In just about every economic case conservatives view a low tax, low regulation, privatized environment as morally correct and of the highest importance. So whenever you have a goal you want to accomplish, say healthcare or job creation, they always start with how to create it out of that environment. Which leads to a lot of mental gymnastics of how it “could” work provided all sorts of various private actors did xyz. But that never happens. So when the rich sit on their money to have it make more money instead of pouring it into charity and taking risks with it that could create more economic growth they throw up their hands and say “well it’s not the fault of conservative economic policy, it’s that these people failed conservative economic policy”. We see a lot of this going on with austerity now.
This is why their solutions fail and always will. Because their “ideas” and “solutions” don’t actually have policy in them that addresses the problems that need to be fixed, and lack any measures to compel people to behave in a way that would fix it as well. The reality is that many of the problems we face can’t be fixed with the sort of processes that conservatives find agreable.

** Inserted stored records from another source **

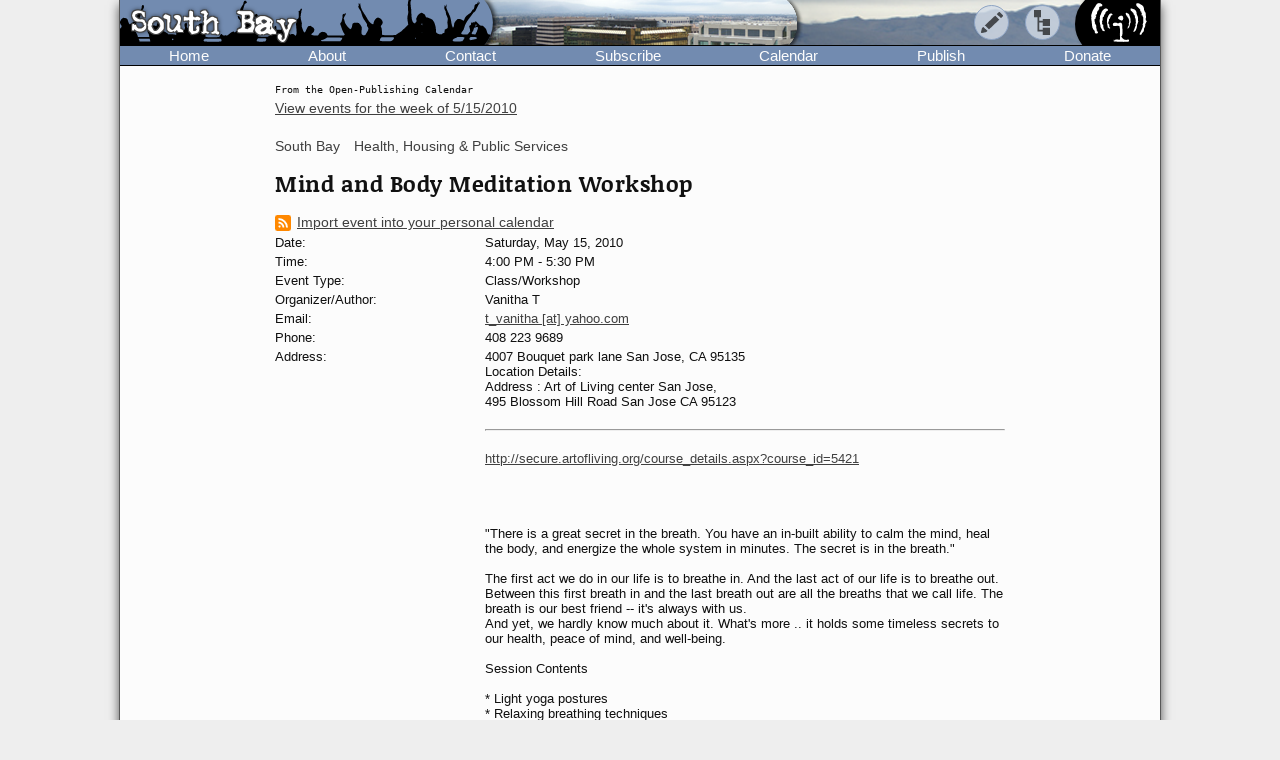

--- FILE ---
content_type: image/svg+xml
request_url: https://www.indybay.org/im/rss-rounded.svg
body_size: 205
content:
<svg xmlns="http://www.w3.org/2000/svg"
aria-label="RSS" role="img"
viewBox="0 0 512 512"><rect
width="512" height="512"
rx="15%"
fill="#f80"/><circle cx="145" cy="367" r="35" fill="#fff"/><path fill="none" stroke="#fff" stroke-width="60" d="M109 241c89 0 162 73 162 162m114 0c0-152-124-276-276-276"/></svg>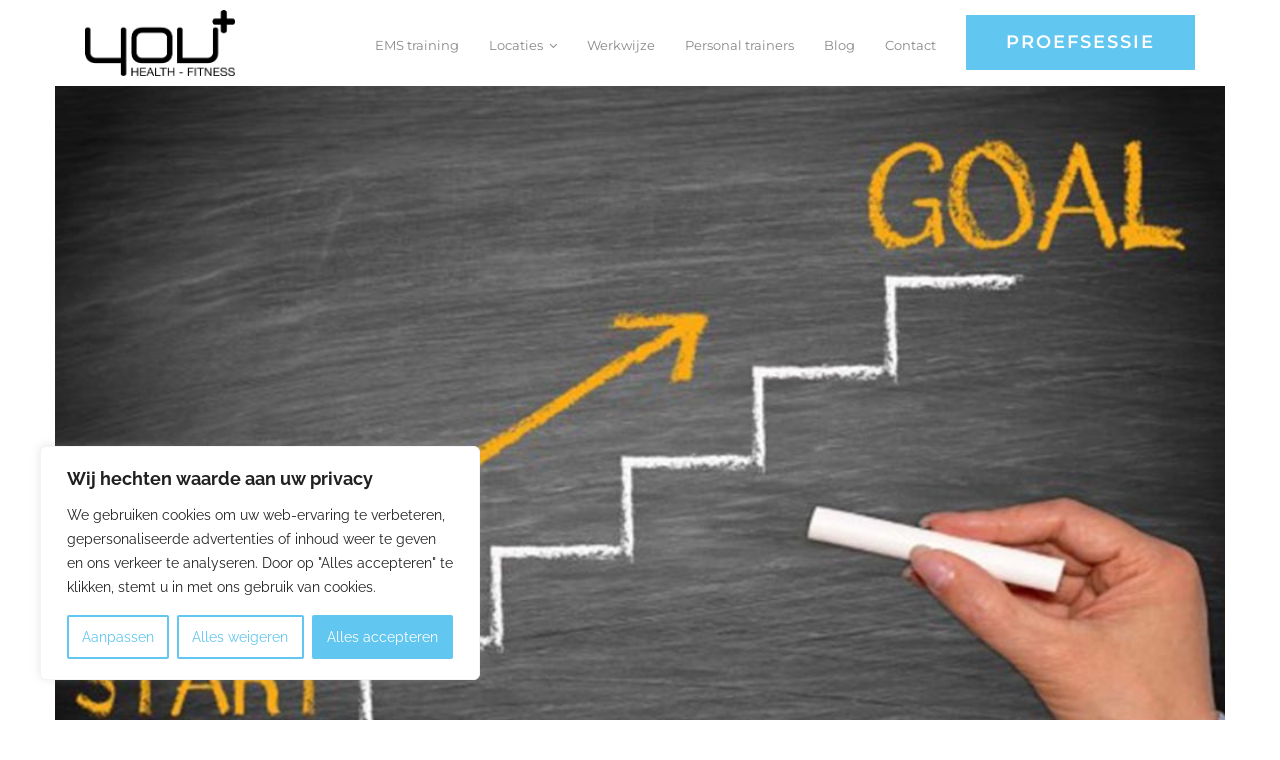

--- FILE ---
content_type: text/css; charset=utf-8
request_url: http://you-plus.nl/wp-content/uploads/useanyfont/uaf.css?ver=1759221961
body_size: 184
content:
				@font-face {
					font-family: 'avant-garde';
					src: url('/wp-content/uploads/useanyfont/5569Avant-Garde.woff2') format('woff2'),
						url('/wp-content/uploads/useanyfont/5569Avant-Garde.woff') format('woff');
					  font-display: auto;
				}

				.avant-garde{font-family: 'avant-garde' !important;}


I consider myself a fairly moderate person over all. To me, markets and government are tools. And at times one is more appropriate for the task at hand, at other times one of them might not be able to deal with the issue at all. The problem with the right remains that for various reasons (and not all of them malicious) they are only willing to use one tool to achieve their goals.
Excellent analysis. What you are describing is an ideological, true-believer approach. Validation of the ideology their constituency believes in comes before anything. Thus, instead of defining problems objectively and figuring out the best ways to solve them, they address ideologically forefronted, predefined problems and hypothetical solutions that always “save the text” of their ideology. If the problem doesn’t exist, they will create it, either by lying or even, as we’re seeing lately, literally creating the problem they need. As you point out, the result is fake solutions to fake problems.
I didn’t miss it. I deliberately chose not to focus on it.
They do not want their money going to the poor (at least, not through the Internal Revenue Service as intermediary).
So they say, but I’d be willing to bet, without a tax deduction, they wouldn’t give away one red cent.
Excellent thoughts and analysis!
To broaden the Rep’s definition of “poor” to include reality might write out something like “Poor” in need of government assistance…
In that regard my community has ‘poor’ roads! And my roads aren’t there just to assist our ‘poor’ children from accessing their ‘poor’ schoolrooms.
But there’s also a blind side that we talk about alot here that can’t be repeated enough and that is that the broad ‘bathtub’ strokes that are so feel good to the Rep’s never translate into elements of a healthy economy where the shovel hits the dirt.
The Sequester is nothing more than a first chapter in what Ryan proposed to do and yet when March 1 came the Rep’s were up in arms at how govt cuts were going to cut and slash the goodness of America. This is why we asked endless times of Romney to specifiy what cuts he favored and March 1 demonstrated why he never did.
Boo, I admire the way you lay this all out, but frankly, if the Republicans handled things the way you suggest, they’d be the Democrats.
It’s not that people who identify as Republicans don’t espouse some values I share. It’s that they make the preservation of these values hostage to the full, unprotected blast of modern hyper-corporatism, anti-environmentalism, racism, sexism, media-induced paranoia, etc. — the most destructive forces that exist in the world. As somewhat that values tradition I will never support the forces that are making meaningless the genuine American tradition and destroying all tradition everywhere. It is a complete delusion.